The rank-and-file conservative base does not share rich Wall Street donors' enthusiasm for Jeb Bush, so the Bush campaign is seeking to bolster its conservative bona fides with the argument that Jeb is the No. 1 spending cutter in the field.
I cut state spending more than anybody. I’ll do it in DC too. pic.twitter.com/8rXnJwBomb— Jeb Bush (@JebBush) August 31, 2015
Bush says he was the top spending cutter, followed by Louisiana Gov. Bobby Jindal, who is so far behind in the polls as to be no threat to Bush.
But Jindal's camp disagrees, saying that Jindal is the champion spending cutter and Bush was profligate:
The discerning eye will note that Jindal's chart is sourced to the Cato Institute, a DC think tank, doing an analysis of data from the National Association of State Budget Officers. Jeb, by contrast, is citing the legendary chart junk purveyors at Fox News.
So who is right? In a sense, calculating the relative spendthriftiness of different state governments is a much more complicated task than either of these charts portrays. In another sense, Jindal is right, and the Bush camp is making its case by labeling its data incorrectly.
Louisiana spent less under Jindal; Florida spent more under Bush
The Jindal chart is based on the simplest possible calculation you could do.
The Cato Institute took the spending level at the beginning of each governor's term in office, then the spending level at the end, and then it calculated the average annual change. The result looks like this:
Basically you are looking at Jindal's chart, just with ugly design elements and not really organized to highlight Jindal. One obvious rejoinder from the Bush camp is that Florida's population grew rapidly during Bush's term in office, and it would make more sense to look at per capita spending.
Except according to Cato, Jindal was actually being unfair to himself by not adjusting for population.
Accounting for population growth does cut about 2 percentage points off the Bush figure (and does the same for Rick Perry), but it doesn't change the overall fact that under Bush spending grew more rapidly than it did under Chris Christie or Scott Walker or Mike Huckabee or even George Pataki. You could bring down everyone's lines by including an inflation adjustment, but this would still show Bush in positive territory and Jindal as a spending cutter.
Jeb Bush was conservative compared with contemporary governors
So what the heck is Bush talking about? Well, here's the original Fox News graphic that his team redrew for the campaign:
Bush's strategy was to take a chart of "change in state spending per year vs average state" and simply relabel it "change in state spending per year." As people familiar with the English language will discern, these are different things.
What Jeb's chart shows is that relative to other governors serving since 2011, Walker and Jindal have been about average on spending while Jeb was a more conservative budgeter than the average 1999–2007 governor. This is definitely an interesting observation. It underscores the fact that the overall economic climate was friendlier to state government spending back in the Jeb years because there was no recession to cripple tax revenue.
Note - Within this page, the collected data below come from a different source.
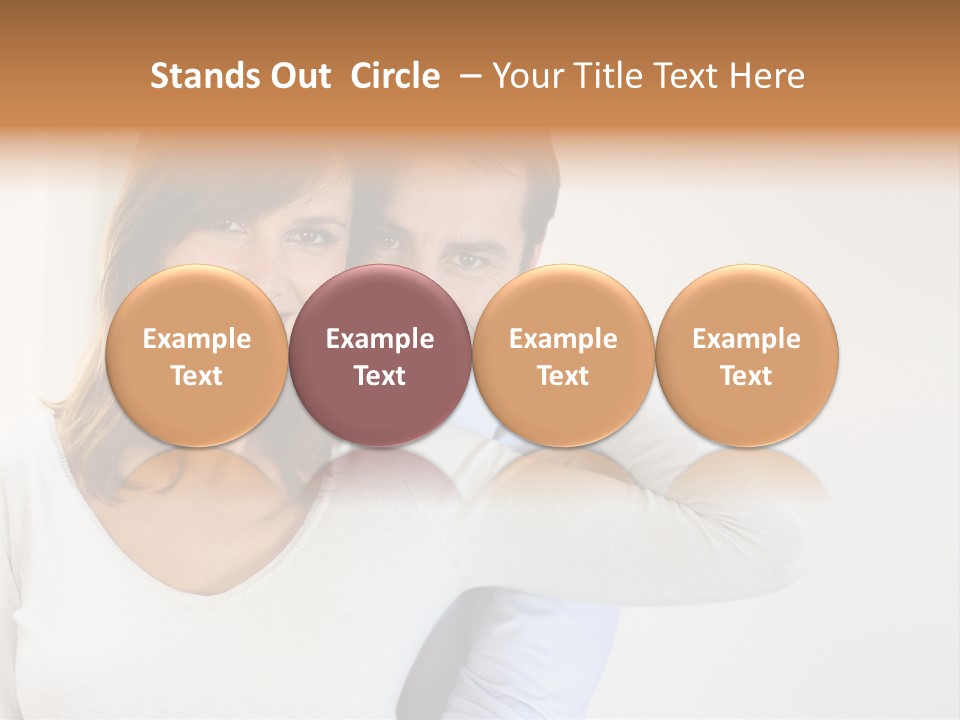 Stands Out Circle – Your Title Text Here

Example Text

Example Text

Example Text

Example Text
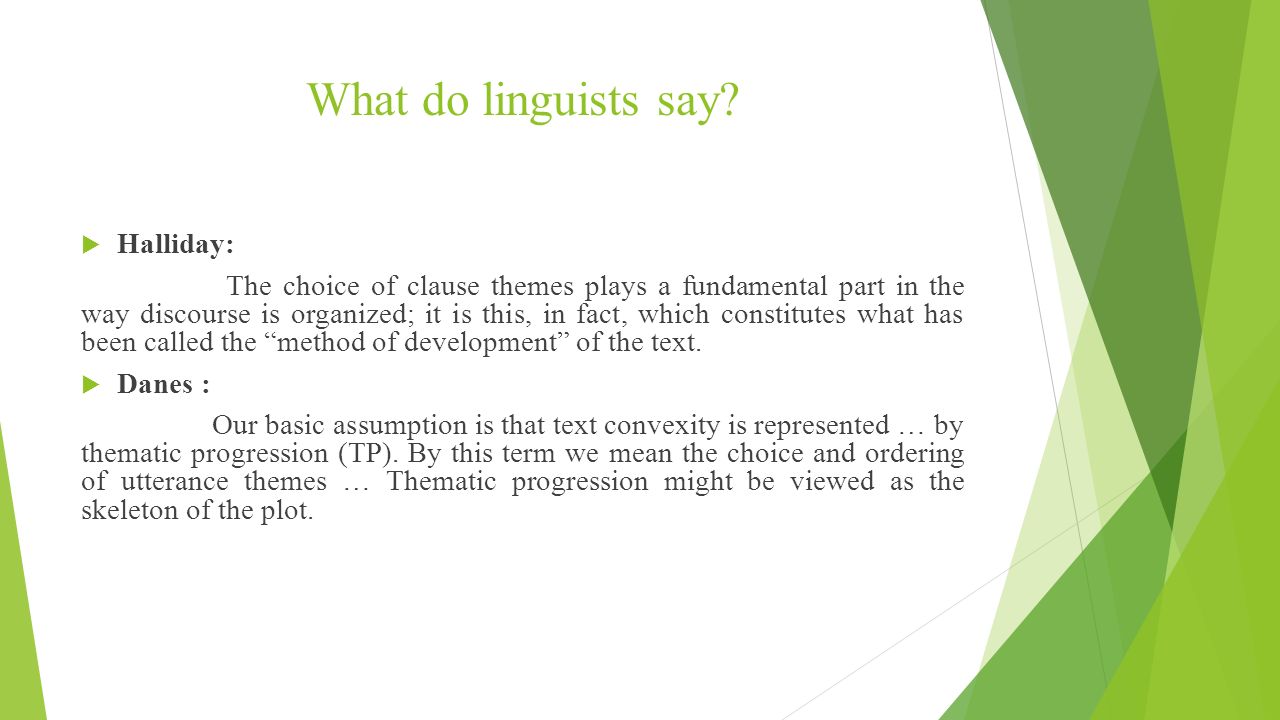 What do linguists say?

Halliday:

The choice of clause themes plays a fundamental part in the way discourse is organized; it is this, in fact, which constitutes what has been called the “method of development” of the text.

Danes :

Our basic assumption is that text convexity is represented … by thematic progression (TP). By this term we mean the choice and ordering of utterance themes … Thematic progression might be viewed as the skeleton of the plot.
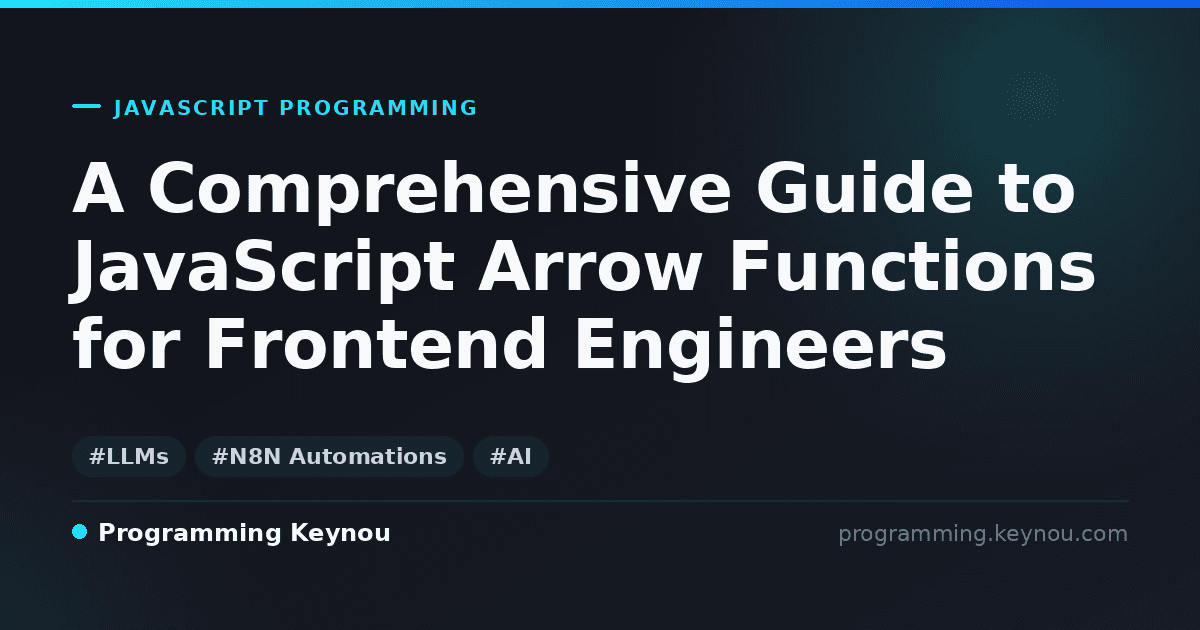 JAVASCRIPT PROGRAMMING

A Comprehensive Guide to JavaScript Arrow Functions for Frontend Engineers

#LLMs #N8N Automations #AI

Programming Keynou

programming.keynou.com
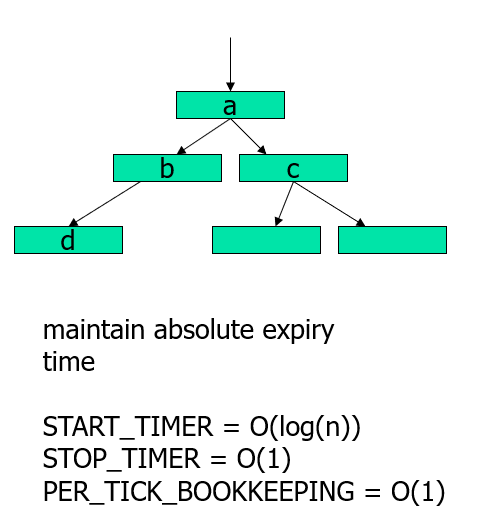 a

b

c

d

maintain absolute expiry time

START_TIMER = O(log(n))
STOP_TIMER = O(1)
PER_TICK_BOOKKEEPING = O(1)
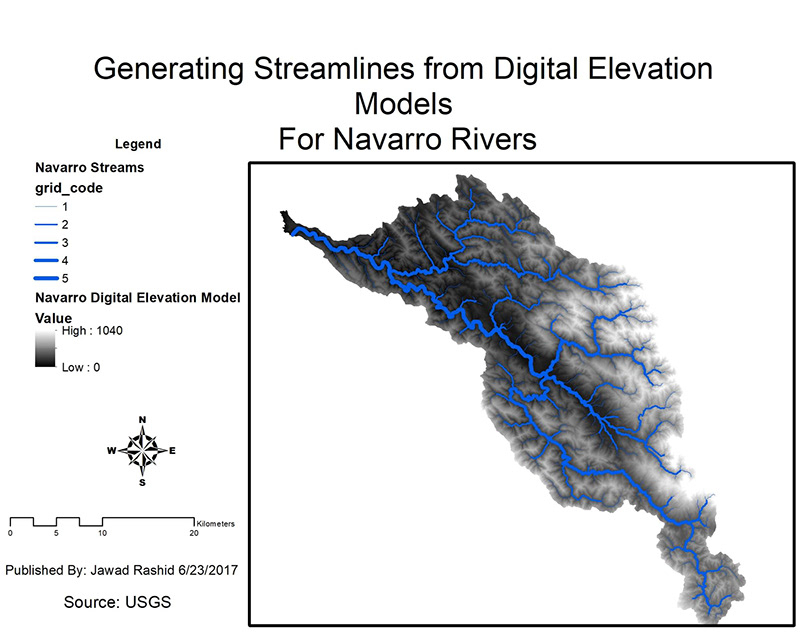 Generating Streamlines from Digital Elevation Models
For Navarro Rivers

Legend

Navarro Streams

grid_code

1

2

3

4

5

Navarro Digital Elevation Model

Value

High : 1040

Low : 0

N

W

E

S

0 5 10 20 Kilometers

Published By: Jawad Rashid 6/23/2017

Source: USGS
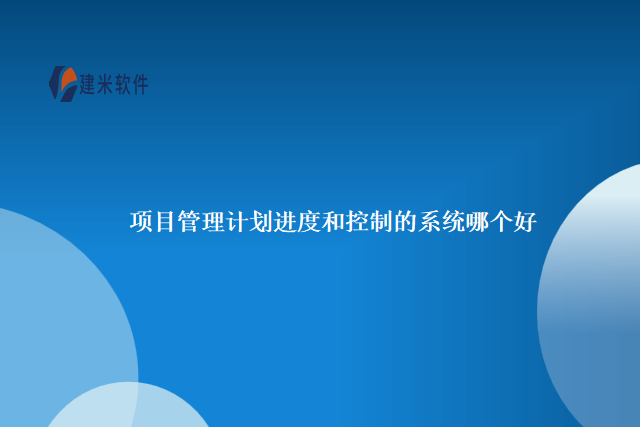 建米软件

项目管理计划进度和控制的系统哪个好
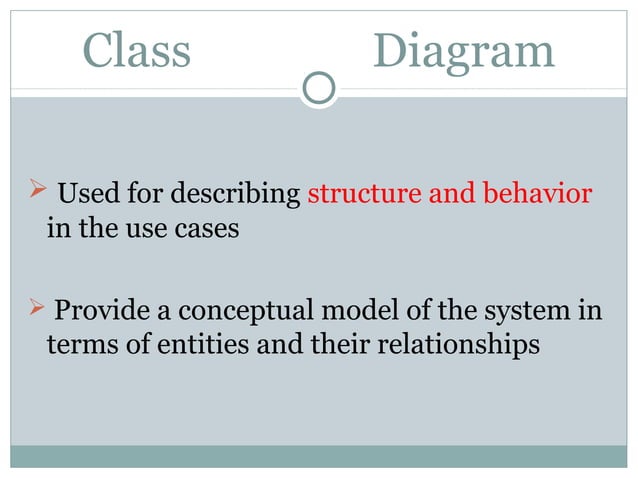 Class Diagram

➢ Used for describing structure and behavior in the use cases

➢ Provide a conceptual model of the system in terms of entities and their relationships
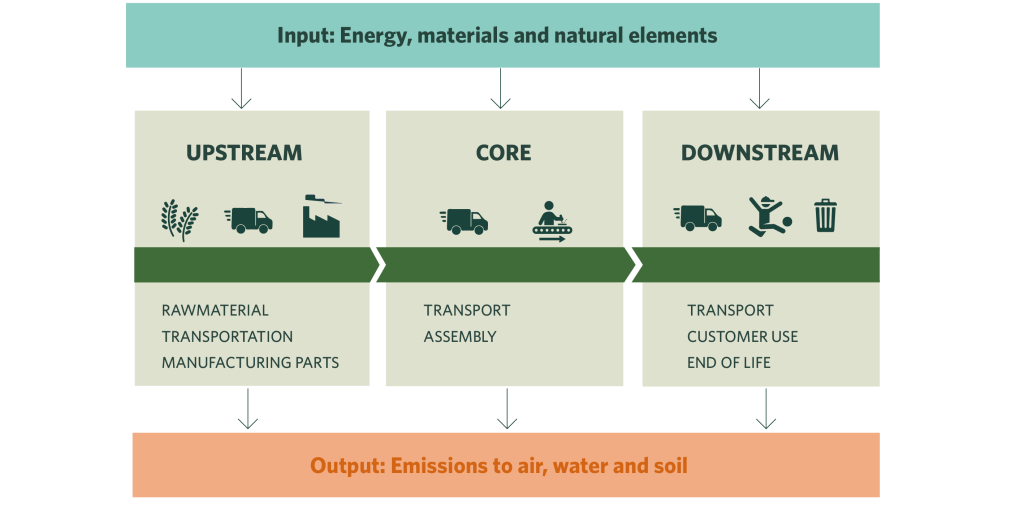 Input: Energy, materials and natural elements

UPSTREAM

RAWMATERIAL
TRANSPORTATION
MANUFACTURING PARTS

CORE

TRANSPORT
ASSEMBLY

DOWNSTREAM

TRANSPORT
CUSTOMER USE
END OF LIFE

Output: Emissions to air, water and soil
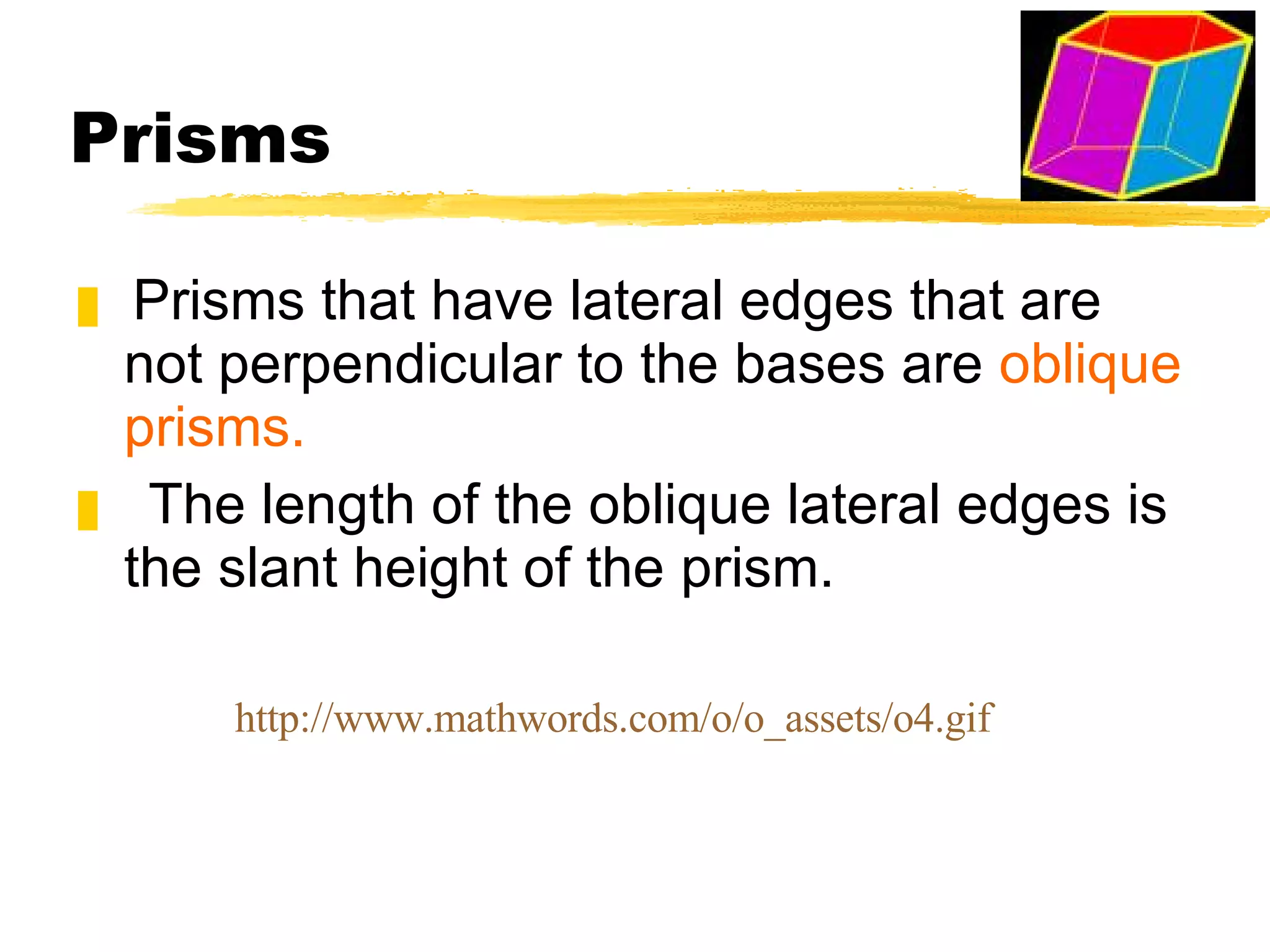 Prisms

Prisms that have lateral edges that are not perpendicular to the bases are oblique prisms.

The length of the oblique lateral edges is the slant height of the prism.

http://www.mathwords.com/o/o_assets/o4.gif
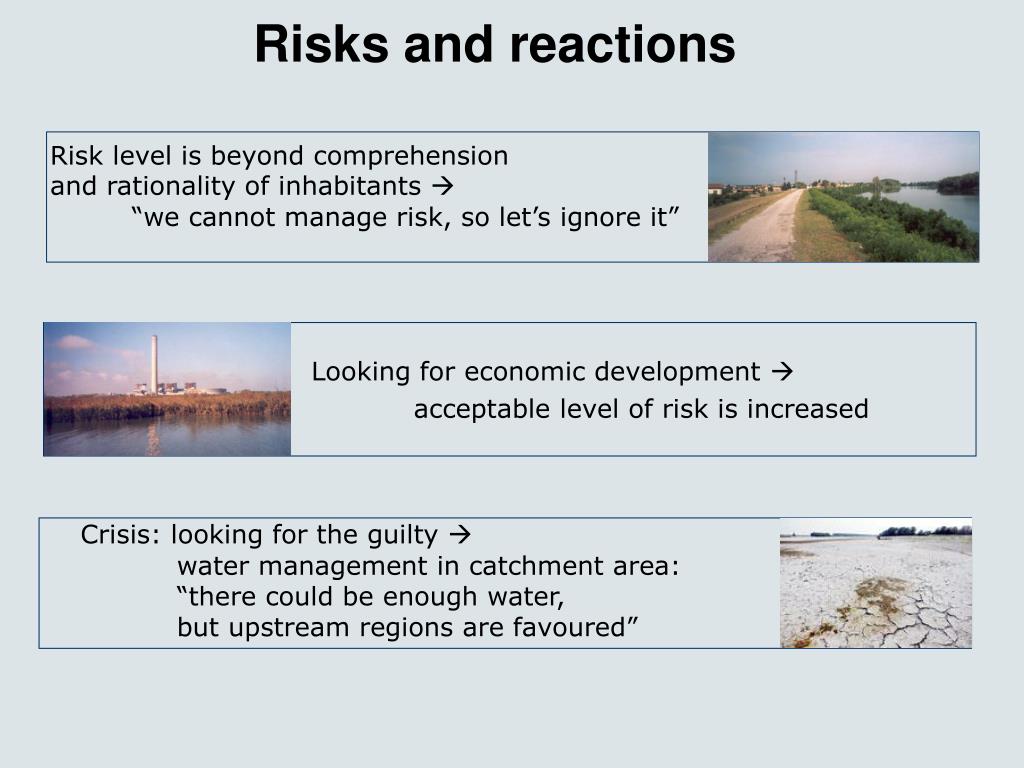 Risks and reactions

Risk level is beyond comprehension and rationality of inhabitants →
“we cannot manage risk, so let’s ignore it”

Looking for economic development →
acceptable level of risk is increased

Crisis: looking for the guilty →
water management in catchment area:
“there could be enough water,
but upstream regions are favoured”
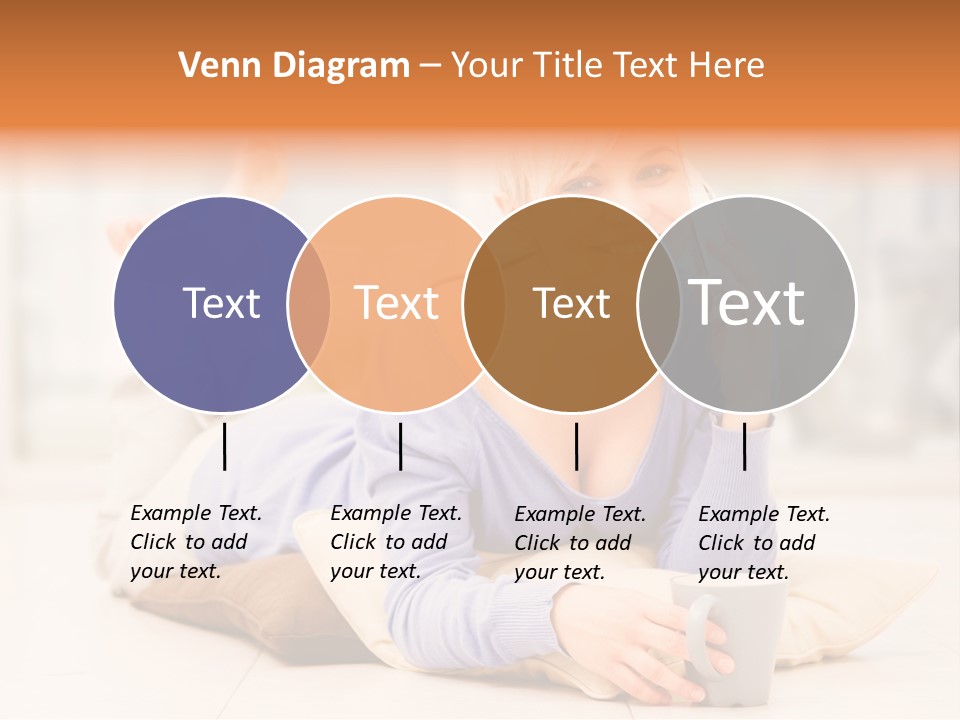 Venn Diagram – Your Title Text Here

Text

Text

Text

Text

Example Text. Click to add your text.

Example Text. Click to add your text.

Example Text. Click to add your text.

Example Text. Click to add your text.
It also underscores the fact that Democrats were much stronger in state government back then — Florida was relatively unusual in having GOP control over all three branches of state government throughout Bush's tenure in office, while since 2010 there have been many GOP-controlled states.
The bottom line: Jeb's claim is a little false and a lot misleading
The best way to assess potential presidents' plans to cut federal spending would be for the candidates to release policy proposals related to forward-looking federal spending. State spending trends are driven by legislative politics, population trends, economic circumstances, and baseline issues — there may be more spending to cut in New Jersey than in Texas.
But while there are complicated issues in this conceptual space, we should not overcomplicate the specific issue of Jeb's chart — he is taking an old Fox News chart and mislabeling it.